Accept pipe to stream #2694

tamo · 2025-01-02T05:38:43Z

Now it is easy to test with raw PCM data.
Try cat pcmf32.raw | stream
(or pv -qL 64000 pcmf32.raw | stream in realtime)

Note: I haven't tested WIN32 ifdefs.

You can make such data by
ffmpeg -i jfk.wav -f f32le -acodec pcm_f32le jfk.raw
because wav header length (44) is a multiple of sizeof float (4)

I decided to ignore the data before [Start speaking]
because such premature data are not good
for remote-transcription systems like:

mic2pcm | ssh -C remote "stream | lines2googledocs"

or

mic2some | ssh -C remote "ffmpeg -loglevel fatal -i pipe:0 -tune zerolatency -af atempo=1.1 -f f32le -ar 16000 -acodec pcm_f32le pipe:1 | stream"

So if you want to do a strict test, run
stream --test-pipe --no-vt100 2>/dev/null < pcmf32.raw
to get nearly-reproducible results.
If you want to do a strict testing, use --no-timestamps as well.

cat jfk.raw | ./build/bin/stream -m models/ggml-large-v2.bin --step 2000 --test-pipe -no-vt100 2>/dev/null
( And so my fellow Americans...)
( And so my fellow Americans, ask...)
====
> _Written exercise a_:
In the records, can you change "closest" to "nearest" from the first line through the line containing "[372,317] → [586,60]", and write those lines out again with nothing else altered?
====
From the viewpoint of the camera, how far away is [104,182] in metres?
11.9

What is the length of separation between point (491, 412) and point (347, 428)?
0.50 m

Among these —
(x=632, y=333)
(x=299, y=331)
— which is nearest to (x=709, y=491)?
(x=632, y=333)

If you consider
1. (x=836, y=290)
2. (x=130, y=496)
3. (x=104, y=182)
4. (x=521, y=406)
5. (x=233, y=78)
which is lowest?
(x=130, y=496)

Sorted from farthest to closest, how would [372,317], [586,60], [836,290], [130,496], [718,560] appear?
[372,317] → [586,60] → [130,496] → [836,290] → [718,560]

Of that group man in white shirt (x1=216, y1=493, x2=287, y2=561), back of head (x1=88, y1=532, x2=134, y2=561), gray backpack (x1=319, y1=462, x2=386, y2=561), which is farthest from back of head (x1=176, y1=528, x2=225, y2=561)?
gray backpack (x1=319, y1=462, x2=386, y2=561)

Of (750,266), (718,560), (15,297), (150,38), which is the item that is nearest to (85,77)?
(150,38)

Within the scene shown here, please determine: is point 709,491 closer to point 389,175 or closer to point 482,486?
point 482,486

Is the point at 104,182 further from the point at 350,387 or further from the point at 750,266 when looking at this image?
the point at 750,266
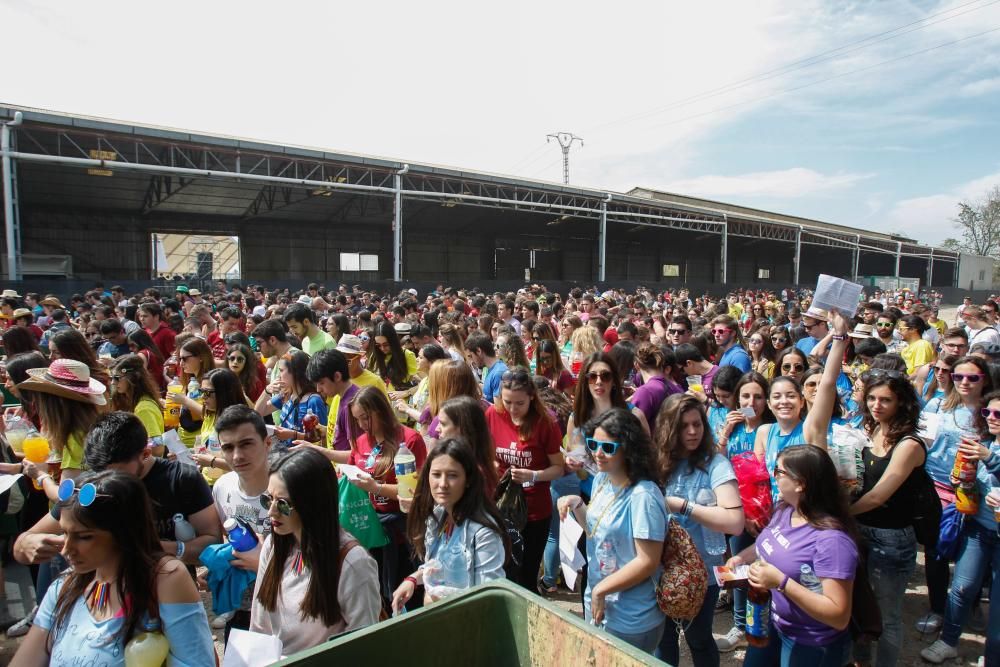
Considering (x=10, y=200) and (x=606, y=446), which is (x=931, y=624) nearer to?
(x=606, y=446)

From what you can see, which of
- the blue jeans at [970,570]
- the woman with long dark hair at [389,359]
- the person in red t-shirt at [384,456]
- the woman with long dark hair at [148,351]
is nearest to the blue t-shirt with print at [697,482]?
the person in red t-shirt at [384,456]

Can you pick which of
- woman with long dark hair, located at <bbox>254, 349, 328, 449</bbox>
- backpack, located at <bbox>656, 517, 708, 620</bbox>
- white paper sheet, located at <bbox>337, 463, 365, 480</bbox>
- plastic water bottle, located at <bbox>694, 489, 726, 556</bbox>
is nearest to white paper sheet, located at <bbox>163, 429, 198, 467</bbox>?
woman with long dark hair, located at <bbox>254, 349, 328, 449</bbox>

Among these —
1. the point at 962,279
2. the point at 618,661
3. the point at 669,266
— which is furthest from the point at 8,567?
the point at 962,279

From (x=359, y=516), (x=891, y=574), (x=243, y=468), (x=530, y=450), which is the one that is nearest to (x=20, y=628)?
(x=243, y=468)

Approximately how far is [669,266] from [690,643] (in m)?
41.6

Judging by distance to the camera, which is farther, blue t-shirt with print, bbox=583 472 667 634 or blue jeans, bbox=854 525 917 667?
blue jeans, bbox=854 525 917 667

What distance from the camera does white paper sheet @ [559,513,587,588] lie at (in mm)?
2677

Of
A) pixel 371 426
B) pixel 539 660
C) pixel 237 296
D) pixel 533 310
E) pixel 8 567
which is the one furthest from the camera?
pixel 237 296

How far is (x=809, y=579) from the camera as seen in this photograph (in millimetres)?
2279

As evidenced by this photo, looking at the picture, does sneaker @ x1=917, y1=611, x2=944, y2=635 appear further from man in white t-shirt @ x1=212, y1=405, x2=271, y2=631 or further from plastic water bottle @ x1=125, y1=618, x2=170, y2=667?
====
> _Written exercise b_:
Can you take the pull request note about piping raw PCM audio into stream further, starting right after its last line?

> _Written response a_:
From the viewpoint of the camera, how far away is [104,182] in metres?
11.9

What is the length of separation between point (491, 412) and point (347, 428)?
0.50 m

Among these —
(x=632, y=333)
(x=299, y=331)
— which is nearest to (x=709, y=491)?
(x=632, y=333)

If you consider
1. (x=836, y=290)
2. (x=130, y=496)
3. (x=104, y=182)
4. (x=521, y=406)
5. (x=233, y=78)
which is lowest?
(x=130, y=496)

Sorted from farthest to nearest, how would [372,317], [586,60], [836,290], [130,496], [718,560] appear?
[372,317] → [586,60] → [130,496] → [836,290] → [718,560]

> _Written response b_:
( And so my fellow Americans, ask not what your country will give you, but what your country will give you.)
[00:00:00.000 --> 00:00:30.000]   And so my fellow Americans, ask not what your country can do for you.

( Ask what you can do for your)
[00:00:02.360 --> 00:00:32.360]   Ask what you can do for your country.

VAD:

cat jfk.raw | ./build/bin/stream -m models/ggml-large-v2.bin --step -2000 --test-pipe -no-vt100 2>/dev/null

[00:00:00.000 --> 00:00:03.000]   And so, my fellow Americans.

[00:00:00.000 --> 00:00:07.920]   Ask not what your country can do for you, ask what you can do for your country.

Without it, `stream --save-audio` produces somehow choppy wav: `stream` calculates t_diff in milliseconds and combine audio pieces which are about step_ms long. WHISPER_SAMPLE_RATE / 1000 == only 16 but surprisingly human ears seem to be able to hear the gap as a noise.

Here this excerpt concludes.